Article →
--- begin ---

Trump Hits The Ground Running This Week With Perplexing Tweets

Is Big White House Shakeup Coming?

Rumors of an imminent staff reorganization intensified over the Memorial Day weekend. That’s after reports the FBI is zeroing in on President’s son-in-law and senior adviser, Jared Kushner, as someone who has “significant information.” Here’s a good, updated summary on the Kushner entanglements from the New York Times. Earlier, the Washington Post and AP reported Kushner met with Russian Ambassador Kislyak in December and proposed creating a secret back channel between Russia and the Trump transition team. Back channels are nothing new in international relations. (That’s why some Secretaries of State have used private email servers.)

Trump Reacts With A Quartet Of Angry Tweets About The Media, The Most Recent Coming Early This Morning

Let’s dive into this a little. Stories coming from major media organizations are very seldom attributed just to “sources”, as the President suggests. Responsible media does give you as much guidance as it can on where leaks are coming from. “Federal law enforcement officials” = FBI. “Intelligence officials” = CIA et. al. “Administration officials” = from inside the White House itself.

The AP sources its story to “a person familiar with the discussions.” It then goes on to explain: “The person wasn’t authorized to publicly discuss private policy deliberations and insisted on anonymity.” So this is a single-source attribution, which does ask the reader to believe in the reporter’s judgment that it’s an extremely strong source, and/or that confirming with a second source would’ve been impossible. At the same time, there is some specificity in suggesting it was a first-hand account. The Washington Post sources its story to “anonymous U.S. officials who were briefed on intelligence reports on intercepted Russian communications.” The Post is saying these sources were not actually in on the conversation. That’s probably why it went after multiple sources. It also fired back with a missive of its own, saying the “fake news” was coming from inside the White House.

--- end ---

Exercise objective →
In the article on Trump's tweets about the media, what does the attribution "Administration officials" indicate about where a leak comes from?

Rows →
--- begin ---

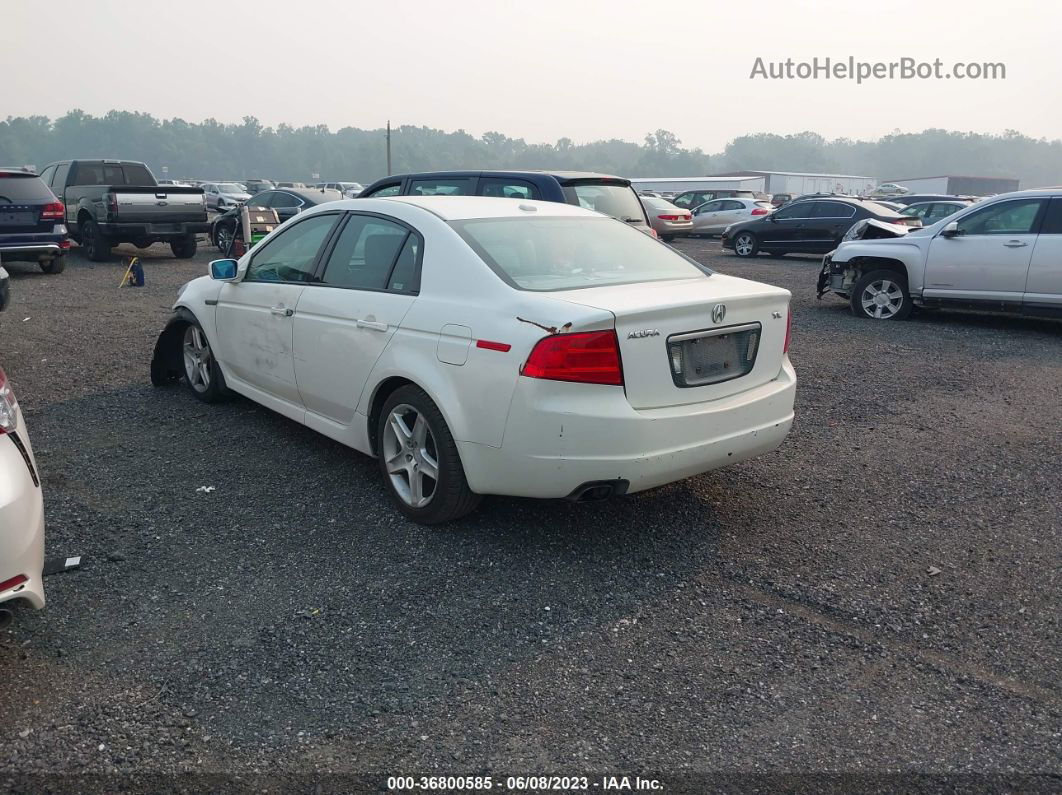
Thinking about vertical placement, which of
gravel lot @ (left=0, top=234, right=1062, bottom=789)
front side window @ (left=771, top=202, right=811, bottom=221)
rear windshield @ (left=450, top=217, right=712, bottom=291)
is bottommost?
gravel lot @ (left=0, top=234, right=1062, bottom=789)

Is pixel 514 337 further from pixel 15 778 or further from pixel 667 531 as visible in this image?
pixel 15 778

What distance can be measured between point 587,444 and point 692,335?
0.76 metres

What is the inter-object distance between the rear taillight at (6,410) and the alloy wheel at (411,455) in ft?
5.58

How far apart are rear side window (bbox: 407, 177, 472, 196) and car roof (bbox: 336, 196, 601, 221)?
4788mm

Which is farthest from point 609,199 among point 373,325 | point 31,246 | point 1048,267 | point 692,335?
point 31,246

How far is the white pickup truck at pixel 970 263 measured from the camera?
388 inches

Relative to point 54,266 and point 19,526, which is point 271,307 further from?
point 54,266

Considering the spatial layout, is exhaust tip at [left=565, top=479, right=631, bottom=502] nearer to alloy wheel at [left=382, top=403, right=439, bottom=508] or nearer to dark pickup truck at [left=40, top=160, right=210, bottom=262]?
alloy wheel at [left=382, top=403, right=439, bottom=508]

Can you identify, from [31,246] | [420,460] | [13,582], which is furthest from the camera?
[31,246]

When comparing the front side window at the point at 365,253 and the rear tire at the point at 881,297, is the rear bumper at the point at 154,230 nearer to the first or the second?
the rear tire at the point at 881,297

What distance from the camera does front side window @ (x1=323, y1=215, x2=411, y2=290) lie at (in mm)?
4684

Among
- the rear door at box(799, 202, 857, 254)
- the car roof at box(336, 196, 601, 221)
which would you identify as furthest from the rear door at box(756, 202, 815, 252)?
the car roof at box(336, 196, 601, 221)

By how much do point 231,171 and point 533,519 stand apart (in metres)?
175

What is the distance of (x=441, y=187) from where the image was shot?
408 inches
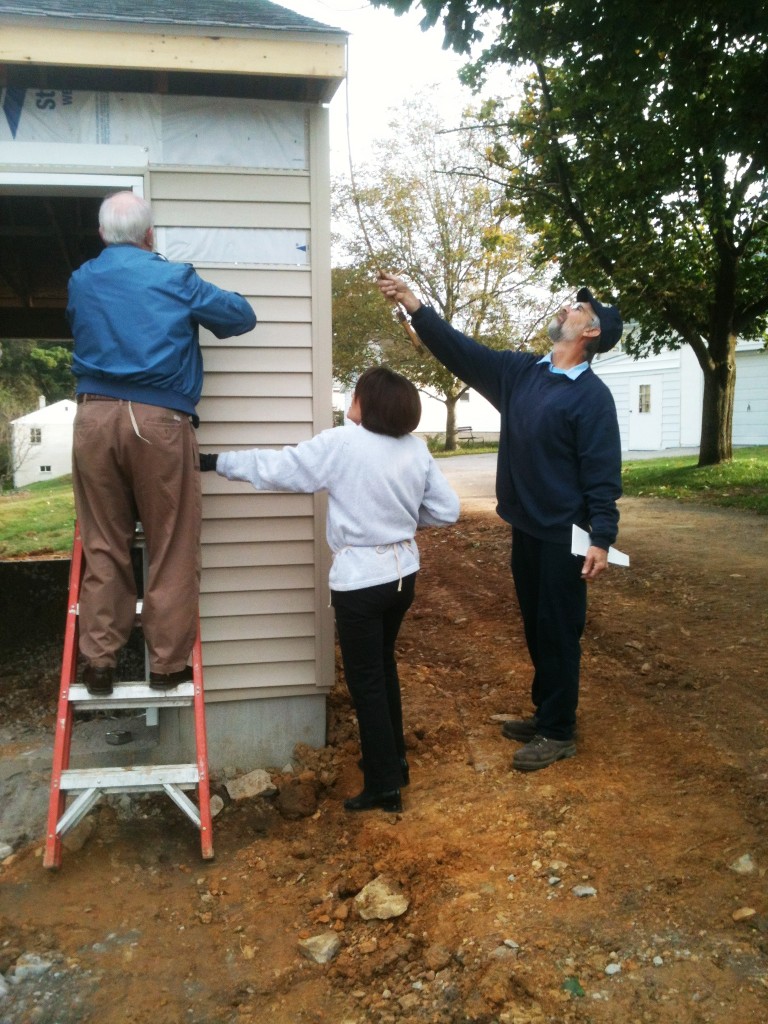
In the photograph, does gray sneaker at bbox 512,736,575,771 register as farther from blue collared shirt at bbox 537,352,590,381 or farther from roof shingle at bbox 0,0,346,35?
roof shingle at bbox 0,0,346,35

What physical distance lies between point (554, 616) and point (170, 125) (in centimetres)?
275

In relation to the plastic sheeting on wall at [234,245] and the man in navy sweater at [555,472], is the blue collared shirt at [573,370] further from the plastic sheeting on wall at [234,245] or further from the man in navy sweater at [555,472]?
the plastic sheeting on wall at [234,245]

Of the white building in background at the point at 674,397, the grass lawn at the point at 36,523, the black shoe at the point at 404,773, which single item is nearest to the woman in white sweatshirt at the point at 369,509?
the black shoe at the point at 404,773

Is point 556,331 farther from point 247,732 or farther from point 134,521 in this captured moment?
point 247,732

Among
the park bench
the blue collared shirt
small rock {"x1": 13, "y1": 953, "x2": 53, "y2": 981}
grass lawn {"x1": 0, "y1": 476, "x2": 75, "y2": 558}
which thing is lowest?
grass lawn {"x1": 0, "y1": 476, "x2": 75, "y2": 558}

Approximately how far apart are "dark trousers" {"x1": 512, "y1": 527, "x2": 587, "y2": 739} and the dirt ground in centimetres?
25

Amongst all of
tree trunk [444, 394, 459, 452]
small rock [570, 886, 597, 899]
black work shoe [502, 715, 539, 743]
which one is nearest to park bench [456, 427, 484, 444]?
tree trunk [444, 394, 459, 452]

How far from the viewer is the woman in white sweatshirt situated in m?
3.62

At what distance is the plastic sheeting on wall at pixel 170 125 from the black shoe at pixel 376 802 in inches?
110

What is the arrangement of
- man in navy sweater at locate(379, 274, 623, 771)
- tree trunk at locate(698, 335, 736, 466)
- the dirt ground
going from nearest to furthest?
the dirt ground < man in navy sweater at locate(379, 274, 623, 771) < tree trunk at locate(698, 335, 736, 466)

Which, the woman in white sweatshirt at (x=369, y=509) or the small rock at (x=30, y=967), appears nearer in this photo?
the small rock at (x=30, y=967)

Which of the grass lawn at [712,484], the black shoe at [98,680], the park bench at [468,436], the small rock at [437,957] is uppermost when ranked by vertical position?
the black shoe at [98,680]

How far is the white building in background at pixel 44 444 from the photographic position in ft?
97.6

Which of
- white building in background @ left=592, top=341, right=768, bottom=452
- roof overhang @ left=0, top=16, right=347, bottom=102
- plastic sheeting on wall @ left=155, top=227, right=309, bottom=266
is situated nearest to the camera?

--- end ---

Full response →
It indicates the leak comes from inside the White House itself.